The Lindon, Utah, company last week began selling its SCO Intellectual Property License for Linux, a run-time license that lets buyers use the companys intellectual property that is contained in Linux distributions, company officials told eWEEK. SCO, which is suing IBM for more than $3 billion and says Linux is an illegal derivative of Unix, announced the license last month. The license protects customers using Linux 2.4 and Linux 2.5 kernels from infringing on SCO intellectual property rights, officials said.
Despite the availability of the new license, some Linux users have been unable to obtain one—or, in some cases, even inquire about it. Linux reseller Gary Sandine, chief technology officer at Los Alamos Computers, in Los Alamos, N.M., which owns and ships many GNU Linux computers, said that despite numerous calls to SCO, he has been unable to talk directly to a salesperson.
"I have called SCO three times, and each time, an operator took my contact info and said I would get a call back. But I have heard nothing. The operator said there were legal concerns that have held up the release of the licenses," Sandine said. "I was told that as soon as the concerns are resolved and the licenses are released for purchase, the sales staff will begin returning calls."
SCO Director Blake Stowell said the company is willing to negotiate pricing, especially for site- and volume-licensing users. Stowell said there has been a delay in issuing the licenses. "Since we announced that the license was available, we have been taking orders from various companies and customers interested in purchasing them," he said. "As of Tuesday [Sept. 2], we actually began making the license available. Selling it and mailing it to someone is not something weve actually done as yet, but as of today we are able to do that."
Stowell said SCO was careful in crafting the license to avoid giving users the impression that "we were giving them a Unix license with carte-blanche availability to do whatever they wanted to with the code." SCO also wants customers to be aware that the license is a binary, run-time-only license to the Unix code found in Linux. It does not give them the right to change that code or contribute it to other programs, Stowell said.
SCO got more than 900 calls the first week after announcing the licensing program, Stowell said. Of those, 300 were serious inquiries that could immediately be followed up on, he said, adding that he did not have the figure for all the calls received to date. Some calls were from large companies, but none were Fortune 500-size companies, he said.
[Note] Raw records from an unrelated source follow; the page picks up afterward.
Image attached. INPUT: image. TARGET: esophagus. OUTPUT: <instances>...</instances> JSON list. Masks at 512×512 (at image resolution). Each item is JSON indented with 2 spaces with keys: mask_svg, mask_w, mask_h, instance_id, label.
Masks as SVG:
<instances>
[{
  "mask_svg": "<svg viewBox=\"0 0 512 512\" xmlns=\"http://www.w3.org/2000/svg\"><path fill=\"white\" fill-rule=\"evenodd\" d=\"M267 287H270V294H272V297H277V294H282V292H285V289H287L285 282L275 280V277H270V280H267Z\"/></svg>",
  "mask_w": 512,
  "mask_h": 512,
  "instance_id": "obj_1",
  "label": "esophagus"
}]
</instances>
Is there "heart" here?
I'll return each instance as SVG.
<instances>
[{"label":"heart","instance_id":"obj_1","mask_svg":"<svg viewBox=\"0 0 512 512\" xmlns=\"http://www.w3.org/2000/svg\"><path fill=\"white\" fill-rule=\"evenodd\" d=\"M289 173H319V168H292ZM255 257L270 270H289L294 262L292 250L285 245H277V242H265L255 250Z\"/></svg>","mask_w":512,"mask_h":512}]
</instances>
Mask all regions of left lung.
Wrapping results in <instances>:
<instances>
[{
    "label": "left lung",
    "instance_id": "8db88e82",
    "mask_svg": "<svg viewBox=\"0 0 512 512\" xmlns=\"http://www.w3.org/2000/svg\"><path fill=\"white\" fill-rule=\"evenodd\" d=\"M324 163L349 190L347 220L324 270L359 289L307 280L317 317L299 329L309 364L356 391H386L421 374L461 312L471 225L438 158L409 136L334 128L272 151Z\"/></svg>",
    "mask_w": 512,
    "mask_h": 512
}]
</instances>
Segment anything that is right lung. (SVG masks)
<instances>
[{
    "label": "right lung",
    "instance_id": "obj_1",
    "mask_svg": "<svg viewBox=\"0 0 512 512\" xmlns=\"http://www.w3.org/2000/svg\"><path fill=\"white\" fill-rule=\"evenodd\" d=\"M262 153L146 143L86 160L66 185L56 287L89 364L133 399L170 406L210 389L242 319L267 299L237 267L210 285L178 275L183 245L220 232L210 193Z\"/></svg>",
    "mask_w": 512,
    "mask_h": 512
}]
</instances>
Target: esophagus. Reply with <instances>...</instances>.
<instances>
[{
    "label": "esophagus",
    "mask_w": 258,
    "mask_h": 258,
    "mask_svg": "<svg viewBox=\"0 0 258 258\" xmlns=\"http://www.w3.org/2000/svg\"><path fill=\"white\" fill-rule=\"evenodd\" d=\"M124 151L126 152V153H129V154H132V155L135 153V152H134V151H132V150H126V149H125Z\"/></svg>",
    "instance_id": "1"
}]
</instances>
And while Stowell said its too early to discuss legal action against companies running Linux without a license, he said SCO wont be shy about it, either. "[While] we are not hellbent on suing someone, we are willing to take that step against any company that is not willing to comply with our copyrights by taking out a license," he said.
Los Alamos Computers Sandine said that given the lack of information available, it would be "irresponsible of any business owner to send $699 per CPU to SCO."
"SCO must understand how theres no way anyone will send them anything until it comes to court," Sandine said. "Thats why I want to speak to a sales rep and ask questions." Major Linux vendors such as Red Hat Inc. and SuSE Linux, as well as the Free Software Foundation and the Open Source Development Lab, back Sandines view. They say Linux users have no reason to buy a license and should refrain from doing so.